A survey of probabilistic approaches to modeling and understanding brain function. Neurophysiological, neuroanatomical, and brain imaging studies have helped to shed light on how the brain transforms raw sensory information into a form that is useful for goal-directed behavior. A fundamental question that is seldom addressed by these studies, however, is why the brain uses the types of representations it does and what evolutionary advantage, if any, these representations confer. It is difficult to address such questions directly via animal experiments. A promising alternative is to use probabilistic principles such as maximum likelihood and Bayesian inference to derive models of brain function. This book surveys some of the current probabilistic approaches to modeling and understanding brain function. Although most of the examples focus on vision, many of the models and techniques are applicable to other modalities as well. The book presents top-down computational models as well as bottom-up neurally motivated models of brain function. The topics covered include Bayesian and information-theoretic models of perception, probabilistic theories of neural coding and spike timing, computational models of lateral and cortico-cortical feedback connections, and the development of receptive field properties from natural signals.

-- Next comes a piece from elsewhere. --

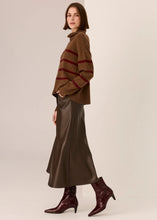 Load image into Gallery viewer, POL ASTOR STRIPE KNIT TOFFEE/WINE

Multi-Level Bayesian Models for Environment Perception

Multi-Level Bayesian Models for Environment Perception
Author: Csaba Benedek
Publisher: Springer Nature
Total Pages: 208
Release: 2022-04-18
Genre: Mathematics
ISBN: 3030836541

This book deals with selected problems of machine perception, using various 2D and 3D imaging sensors. It proposes several new original methods, and also provides a detailed state-of-the-art overview of existing techniques for automated, multi-level interpretation of the observed static or dynamic environment. To ensure a sound theoretical basis of the new models, the surveys and algorithmic developments are performed in well-established Bayesian frameworks. Low level scene understanding functions are formulated as various image segmentation problems, where the advantages of probabilistic inference techniques such as Markov Random Fields (MRF) or Mixed Markov Models are considered. For the object level scene analysis, the book mainly relies on the literature of Marked Point Process (MPP) approaches, which consider strong geometric and prior interaction constraints in object population modeling. In particular, key developments are introduced in the spatial hierarchical decomposition of the observed scenarios, and in the temporal extension of complex MRF and MPP models. Apart from utilizing conventional optical sensors, case studies are provided on passive radar (ISAR) and Lidar-based Bayesian environment perception tasks. It is shown, via several experiments, that the proposed contributions embedded into a strict mathematical toolkit can significantly improve the results in real world 2D/3D test images and videos, for applications in video surveillance, smart city monitoring, autonomous driving, remote sensing, and optical industrial inspection.